Question which we have not finished debating while waiting to know, at the beginning of 2025, if the judges will follow the prosecutors who, in the case of the FN assistants paid by the European Parliament, demanded 5 years of immediate ineligibility against Marine Le Pen.
Basically, seen from the RN, the question is simple: do judges consider themselves above the people? Could a handful of magistrates obstruct the general will, deprive millions of voters of their candidate, as Marine Le Pen said, “by undermining democracy”, according to Jordan Bardella, “government of judges”, for Éric Zemmour?
To these criticisms, the prosecutor responded in advance in his indictment: “Yes, the judicial decision is legitimate in producing its effects on democratic life, legitimate, because this role was imposed on it by the legislator.” In other words, judges must apply the law as politicians intended, precisely to punish such abuses.
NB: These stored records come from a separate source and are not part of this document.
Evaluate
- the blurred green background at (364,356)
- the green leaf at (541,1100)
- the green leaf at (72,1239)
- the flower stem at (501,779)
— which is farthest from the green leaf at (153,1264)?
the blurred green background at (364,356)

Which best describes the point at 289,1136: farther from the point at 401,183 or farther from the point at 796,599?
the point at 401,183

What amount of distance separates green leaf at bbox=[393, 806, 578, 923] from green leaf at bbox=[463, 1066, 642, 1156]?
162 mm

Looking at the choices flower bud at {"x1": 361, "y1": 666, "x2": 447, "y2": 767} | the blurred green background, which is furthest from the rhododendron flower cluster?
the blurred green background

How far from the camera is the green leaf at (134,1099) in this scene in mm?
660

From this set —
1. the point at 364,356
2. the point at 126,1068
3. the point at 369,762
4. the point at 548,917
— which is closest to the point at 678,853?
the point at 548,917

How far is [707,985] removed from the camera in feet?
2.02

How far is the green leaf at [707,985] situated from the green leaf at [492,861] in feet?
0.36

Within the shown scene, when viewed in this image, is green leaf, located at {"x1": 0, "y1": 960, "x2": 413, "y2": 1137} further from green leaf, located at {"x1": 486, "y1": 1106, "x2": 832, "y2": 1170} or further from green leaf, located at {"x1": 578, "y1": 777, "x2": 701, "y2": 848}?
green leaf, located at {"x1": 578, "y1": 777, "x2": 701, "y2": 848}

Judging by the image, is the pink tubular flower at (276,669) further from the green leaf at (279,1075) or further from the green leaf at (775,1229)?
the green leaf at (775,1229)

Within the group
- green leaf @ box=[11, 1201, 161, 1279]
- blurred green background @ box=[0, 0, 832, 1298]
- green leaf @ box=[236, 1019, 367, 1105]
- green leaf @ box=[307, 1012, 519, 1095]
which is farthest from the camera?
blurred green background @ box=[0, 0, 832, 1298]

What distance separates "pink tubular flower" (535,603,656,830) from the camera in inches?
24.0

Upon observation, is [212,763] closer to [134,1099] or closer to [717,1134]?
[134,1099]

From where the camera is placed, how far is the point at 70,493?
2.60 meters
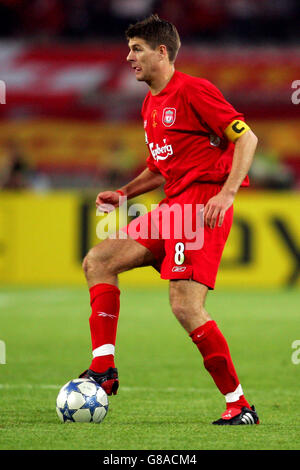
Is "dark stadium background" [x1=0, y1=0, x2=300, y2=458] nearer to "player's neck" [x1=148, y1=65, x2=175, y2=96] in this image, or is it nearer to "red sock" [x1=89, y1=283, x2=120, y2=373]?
"red sock" [x1=89, y1=283, x2=120, y2=373]

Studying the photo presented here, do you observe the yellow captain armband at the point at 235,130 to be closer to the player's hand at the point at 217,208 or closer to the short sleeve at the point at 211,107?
the short sleeve at the point at 211,107

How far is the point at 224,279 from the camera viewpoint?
43.5ft

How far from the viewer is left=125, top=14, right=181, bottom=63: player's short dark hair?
5219 millimetres

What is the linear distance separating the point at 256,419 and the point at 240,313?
5.65 metres

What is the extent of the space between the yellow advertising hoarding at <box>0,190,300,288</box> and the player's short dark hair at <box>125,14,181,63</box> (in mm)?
7889

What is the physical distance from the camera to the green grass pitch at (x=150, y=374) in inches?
180

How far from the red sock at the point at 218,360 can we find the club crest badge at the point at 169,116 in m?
1.08

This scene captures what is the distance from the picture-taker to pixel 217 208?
4.81 meters

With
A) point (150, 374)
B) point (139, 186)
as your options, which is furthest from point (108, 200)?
point (150, 374)

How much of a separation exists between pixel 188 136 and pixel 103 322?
1.13 meters
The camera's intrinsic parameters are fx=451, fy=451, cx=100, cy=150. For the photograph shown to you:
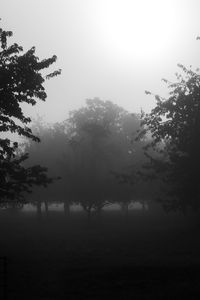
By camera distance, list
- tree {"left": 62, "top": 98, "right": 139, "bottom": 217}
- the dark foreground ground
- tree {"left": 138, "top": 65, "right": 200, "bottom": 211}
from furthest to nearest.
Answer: tree {"left": 62, "top": 98, "right": 139, "bottom": 217} < tree {"left": 138, "top": 65, "right": 200, "bottom": 211} < the dark foreground ground

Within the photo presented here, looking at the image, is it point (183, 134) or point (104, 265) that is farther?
point (183, 134)

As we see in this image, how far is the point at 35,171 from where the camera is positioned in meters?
24.2

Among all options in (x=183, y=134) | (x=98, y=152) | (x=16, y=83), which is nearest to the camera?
(x=16, y=83)

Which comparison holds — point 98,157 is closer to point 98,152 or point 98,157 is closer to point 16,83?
point 98,152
What are we talking about? Of the two scandals which marred Hollande's five-year term. 2013, the Cahuzac affair, budget minister convicted of tax fraud, a first law creates the High Authority for transparency in public life.
2014, again with the Thévenoud affair, brief secretary of state who pleads administrative phobia to justify his unpaid taxes and rents, François Hollande then asks the high magistrate Jean-Louis Nadal for a report and suggestions on exemplarity policies. Proposition number 18: deprive them of mandate, make them ineligible. The idea does not fall from the sky, it is popular. A poll tells us that 85% of French people are in favor of making elected officials convicted of embezzlement permanently ineligible.
The 2016 law will not go that far, it makes ineligibility a mandatory additional penalty in the event of a breach of integrity, this is the one that could apply to Marine Le Pen and the other defendants. But this law was almost tightened. This was one of candidate Macron's promises in 2017: a ban on all those with a criminal record, bulletin number 2, from running in a simple and radical election.
The measure had already been voted on by the Assembly as part of a socialist proposal in February 2017. I reread the debates, it's fascinating, not the slightest dissonant voice, on the left, on the right, in the center, on all benches, it's obvious: no clean record, no elective mandate, while nearly 400 professions are subject to this requirement, from taxi drivers to real estate agents.
Law adopted unanimously, which is not trivial, but reform ultimately abandoned because of a risk of unconstitutionality. We remained with compulsory ineligibility.
Note, among the most fervent defenders of the clean record, Nicolas Dupont-Aignan who, in support of Marine Le Pen, said last night that “the judges wanted to muzzle the French”.
In reality, as history shows, this law was not made against the RN, a party which also campaigns against the laxity of judges and for the return of minimum sentences. It applies to everyone and the strength of a democracy is measured by its ability to enforce its principles.